PostPosted: Sun Jun 01, 2014 10:45 pm
by Nillus
Never did the turboprop thing...Ericg's the man for that stuff.
Beta does sound familiar from a BGT course 30 years ago, but not in flight.

Re: spot the Porter

PostPosted: Mon Jun 02, 2014 7:28 am
by Tony P
ATC - "Porter ABC - traffic is a couple of beavers at your 10 O'clock"

I'l leave it up to you guys for a response!

Re: spot the Porter

PostPosted: Mon Jun 02, 2014 8:06 am
by Capt NG
Hi Adam, BETA range from what I can remember is where power lever movements directly control prop pitch angle, accomplished usually by pulling the prop levers over a gate or some other mechanism. Examples are going into reverse or if you have to reverse on the ground. Used mostly in ground ops. Different turboprop engines have different designs however.

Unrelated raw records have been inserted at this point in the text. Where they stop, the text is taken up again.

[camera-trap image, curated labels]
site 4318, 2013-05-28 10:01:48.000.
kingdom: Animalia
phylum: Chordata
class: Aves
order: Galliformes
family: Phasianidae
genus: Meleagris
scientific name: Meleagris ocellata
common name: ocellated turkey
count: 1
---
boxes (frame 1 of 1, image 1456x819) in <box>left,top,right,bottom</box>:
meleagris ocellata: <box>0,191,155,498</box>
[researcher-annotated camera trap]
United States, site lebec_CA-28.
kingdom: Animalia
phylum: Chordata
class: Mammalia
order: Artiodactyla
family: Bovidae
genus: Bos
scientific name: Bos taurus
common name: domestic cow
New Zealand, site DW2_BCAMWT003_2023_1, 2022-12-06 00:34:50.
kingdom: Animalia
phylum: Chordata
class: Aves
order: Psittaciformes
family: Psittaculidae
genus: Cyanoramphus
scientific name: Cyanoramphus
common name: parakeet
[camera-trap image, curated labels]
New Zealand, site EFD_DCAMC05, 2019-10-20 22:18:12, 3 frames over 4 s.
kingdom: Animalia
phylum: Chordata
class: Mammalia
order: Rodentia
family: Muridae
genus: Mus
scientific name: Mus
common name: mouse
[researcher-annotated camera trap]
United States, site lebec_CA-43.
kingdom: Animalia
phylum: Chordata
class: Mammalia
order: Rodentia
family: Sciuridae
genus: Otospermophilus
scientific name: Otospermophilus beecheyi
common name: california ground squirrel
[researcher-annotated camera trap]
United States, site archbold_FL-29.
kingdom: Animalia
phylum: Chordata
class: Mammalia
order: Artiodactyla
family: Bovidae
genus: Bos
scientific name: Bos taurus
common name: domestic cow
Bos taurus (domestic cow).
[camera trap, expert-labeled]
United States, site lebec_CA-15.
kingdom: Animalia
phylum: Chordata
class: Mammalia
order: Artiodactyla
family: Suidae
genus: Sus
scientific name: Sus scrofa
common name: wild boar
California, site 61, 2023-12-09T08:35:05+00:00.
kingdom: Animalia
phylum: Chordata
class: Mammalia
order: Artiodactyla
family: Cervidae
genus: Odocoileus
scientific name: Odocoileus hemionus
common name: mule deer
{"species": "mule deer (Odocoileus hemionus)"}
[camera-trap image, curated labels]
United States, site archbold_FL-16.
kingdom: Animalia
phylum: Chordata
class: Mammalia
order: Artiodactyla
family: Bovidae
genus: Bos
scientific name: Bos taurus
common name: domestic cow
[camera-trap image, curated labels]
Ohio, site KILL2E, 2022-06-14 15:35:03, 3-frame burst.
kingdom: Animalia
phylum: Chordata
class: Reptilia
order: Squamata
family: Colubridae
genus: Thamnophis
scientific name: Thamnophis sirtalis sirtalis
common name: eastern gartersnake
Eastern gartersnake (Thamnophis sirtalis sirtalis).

Think of it in two ranges.. Alpha range where the set the prop speed with the prop levers and the CSU keeps the RPM and in beta the pilot schedules everything himself.. Dunno how they would do it in a Porter, but generalising you select beta by moving the power lever below flight idle range..I think from memory beta mode is locked in flight or you have to pull it over a mechanical gate... I haven't flown a turboprop in 15 years sorry :)

Re: spot the Porter

PostPosted: Mon Jun 02, 2014 10:18 am
by Adam the Akrodude
Capt NG wrote:Hi Adam, BETA range from what I can remember is where power lever movements directly control prop pitch angle, accomplished usually by pulling the prop levers over a gate or some other mechanism. Examples are going into reverse or if you have to reverse on the ground. Used mostly in ground ops. Different turboprop engines have different designs however.

Think of it in two ranges.. Alpha range where the set the prop speed with the prop levers and the CSU keeps the RPM and in beta the pilot schedules everything himself.. Dunno how they would do it in a Porter, but generalising you select beta by moving the power lever below flight idle range..I think from memory beta mode is locked in flight or you have to pull it over a mechanical gate... I haven't flown a turboprop in 15 years sorry :)


It was such a strange thing to watch - seeing a aeroplane descend at such a steep angle and yet so slowly. We all thought he was going to crash, yet he kept doing this all day long - a bit like watching a 4WD descend down a steep hill with traction control on!